Exercise instructions: Copy the entries verbatim from the line containing "Given (89,180), (83,119), (244,198), (60,235), (176,114), which" through the last line of the entries, including both ends, and leave out any pictures.

Dataset records:
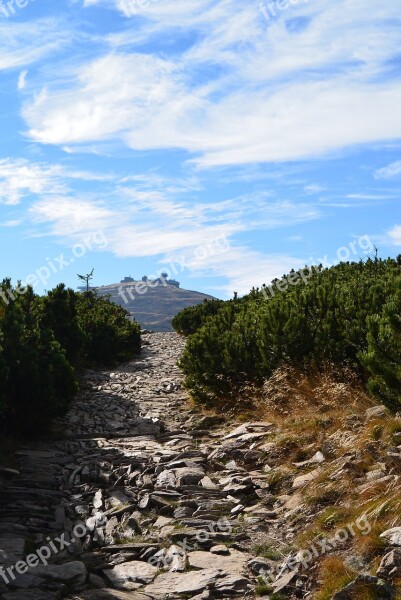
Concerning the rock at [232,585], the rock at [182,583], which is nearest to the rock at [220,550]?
the rock at [182,583]

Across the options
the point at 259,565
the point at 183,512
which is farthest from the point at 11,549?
the point at 259,565

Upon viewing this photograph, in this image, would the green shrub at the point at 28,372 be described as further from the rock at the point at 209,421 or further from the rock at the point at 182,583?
the rock at the point at 182,583

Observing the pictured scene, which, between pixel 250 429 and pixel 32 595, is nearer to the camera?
pixel 32 595

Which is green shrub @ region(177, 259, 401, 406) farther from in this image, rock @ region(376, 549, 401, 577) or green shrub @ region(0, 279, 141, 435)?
rock @ region(376, 549, 401, 577)

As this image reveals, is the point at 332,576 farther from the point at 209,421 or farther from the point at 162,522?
the point at 209,421

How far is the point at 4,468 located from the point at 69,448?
1878mm

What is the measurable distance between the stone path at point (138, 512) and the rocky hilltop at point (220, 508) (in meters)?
0.02

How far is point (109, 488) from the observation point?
8680 millimetres

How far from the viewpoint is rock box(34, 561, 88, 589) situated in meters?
5.80

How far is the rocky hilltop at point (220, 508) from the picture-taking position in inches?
216

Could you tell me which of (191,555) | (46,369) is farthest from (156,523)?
(46,369)

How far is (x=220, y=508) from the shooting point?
762 cm

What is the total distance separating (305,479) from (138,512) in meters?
2.06

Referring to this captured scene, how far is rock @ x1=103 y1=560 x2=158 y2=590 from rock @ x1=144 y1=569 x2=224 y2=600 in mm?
131
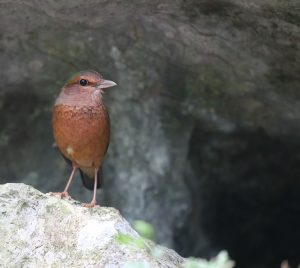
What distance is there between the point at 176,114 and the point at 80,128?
111 cm

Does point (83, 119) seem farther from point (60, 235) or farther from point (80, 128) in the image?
point (60, 235)

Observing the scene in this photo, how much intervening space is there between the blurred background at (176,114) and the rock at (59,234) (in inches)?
57.6

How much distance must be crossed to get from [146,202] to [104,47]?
1.27 meters

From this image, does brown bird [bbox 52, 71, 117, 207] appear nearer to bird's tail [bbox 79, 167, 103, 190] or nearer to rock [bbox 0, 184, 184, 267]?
bird's tail [bbox 79, 167, 103, 190]

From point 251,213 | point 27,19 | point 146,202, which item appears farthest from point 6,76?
point 251,213

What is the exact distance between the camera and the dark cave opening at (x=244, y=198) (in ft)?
19.6

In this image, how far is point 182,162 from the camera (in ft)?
19.3

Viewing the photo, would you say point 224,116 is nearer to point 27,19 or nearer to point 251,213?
point 251,213

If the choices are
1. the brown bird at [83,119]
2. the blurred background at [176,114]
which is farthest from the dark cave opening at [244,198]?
the brown bird at [83,119]

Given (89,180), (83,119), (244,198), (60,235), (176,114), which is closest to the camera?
(60,235)

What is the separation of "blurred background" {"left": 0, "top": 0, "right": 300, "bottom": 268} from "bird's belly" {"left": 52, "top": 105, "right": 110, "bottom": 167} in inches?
26.4

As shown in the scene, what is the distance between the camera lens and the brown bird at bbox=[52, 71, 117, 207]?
491 centimetres

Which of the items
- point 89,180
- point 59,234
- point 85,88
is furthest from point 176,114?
point 59,234

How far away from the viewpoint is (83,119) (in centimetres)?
491
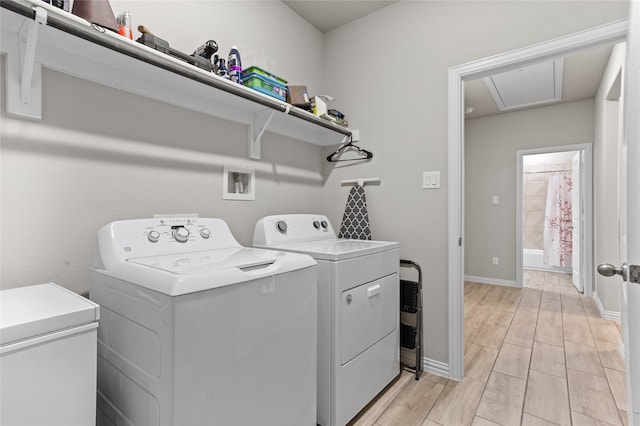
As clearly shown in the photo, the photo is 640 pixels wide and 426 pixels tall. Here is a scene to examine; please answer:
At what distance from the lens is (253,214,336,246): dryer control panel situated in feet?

Answer in full:
Given (89,180), (83,119), (244,198), (60,235), (176,114), which is closest to the camera?
(60,235)

What is the separation of "blurred background" {"left": 0, "top": 0, "right": 300, "bottom": 268} from "bird's belly" {"left": 52, "top": 105, "right": 110, "bottom": 167} in inches?
26.4

As shown in the scene, what is the distance between the camera lens and the brown bird at bbox=[52, 71, 117, 207]?
491 centimetres

Which of the items
- point 89,180
- point 59,234
- point 85,88
is furthest from point 176,114?
point 59,234

How far away from the viewpoint is (83,119) (in centimetres)?
491
As clearly shown in the photo, the photo is 640 pixels wide and 426 pixels tall. Here is a scene to examine; please answer:
At what distance from the lens is (253,214,336,246): dryer control panel situated in feet?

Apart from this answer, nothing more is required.